Due presidenti, due misure

C’è un filo che lega Bonn e Oslo: due presidenti diversi in ogni aspetto e che la stampa da una parte critica per partito preso, dall’altra coccola sempre e comunque. In Germania, al congresso del Partito popolare europeo, il presidente del Consiglio italiano ha esportato il predellino, sfogandosi a più non posso contro la Consulta, promettendo per l’ennesima volta che cambierà la Costituzione e incensandosi un po’ (“dove si trova uno forte e duro con le palle di Silvio Berlusconi?”). Pochi minuti e l’offensiva mediatica ha avuto inizio, sostenuta dalla replica del Capo dello Stato (“Attacco violento”) e dal malumore di Gianfranco Fini.
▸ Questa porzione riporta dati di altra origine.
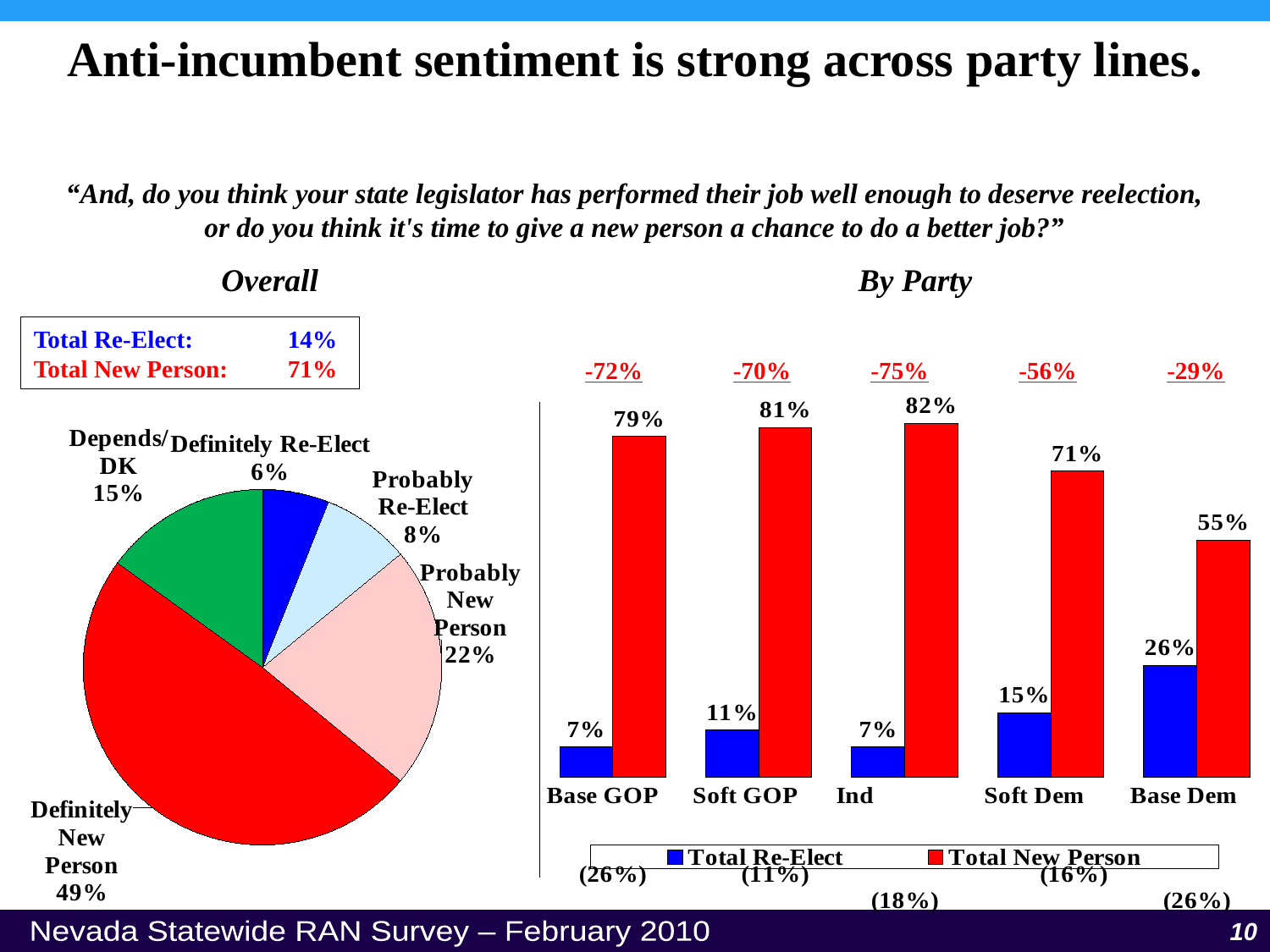
How many slices does the Overall pie chart have? 5 How many series does the legend of the By Party chart list? 2 In the Overall pie chart, which slice is the smallest? Definitely Re-Elect In the Overall pie chart, what share is Depends/DK? 15% What kind of chart is the Overall chart? Pie chart In the Overall pie chart, what share is Definitely New Person? 49% In the By Party chart, what is the Total New Person value for Ind? 82% In the By Party chart, which party group has the highest Total New Person value? Ind In the By Party chart, is the Total Re-Elect value larger for Soft GOP or Soft Dem? Soft Dem In the By Party chart, what is the difference between Total New Person and Total Re-Elect for Soft Dem? 56% In the By Party chart, which party group has the lowest Total New Person value? Base Dem In the By Party chart, what is the Total Re-Elect value for Base Dem? 26%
In Norvegia, Barack Obama ha ricevuto il premio Nobel per la pace che gli fu “abbonato” quando ancora non aveva assunto alcuna decisione in politica estera, addirittura regalato sulla fiducia dalla giuria. Nel mentre, il presidente degli Stati Uniti ha predisposto un piano per l’Afghanistan dove arriveranno nuovi soldati e ha chiesto l’aiuto degli alleati della Nato a tal proposito. Nel suo discorso, ha citato Martin Luther King e John F. Kennedy, ma soprattutto ha detto che “a volte la guerra serve” per arrivare alla pace. Nulla di scandaloso da queste parti, ma guarda caso la notizia è in secondo piano. Quale notizia? Che un vincitore del Nobel della pace sia riuscito a sdoganare il termine guerra mentre riceveva l’ambito riconoscimento.

Due presidenti (uno cattivo, l’altro buono), due misure. L’avesse detto il Cavaliere che “la guerra a volte è necessaria”?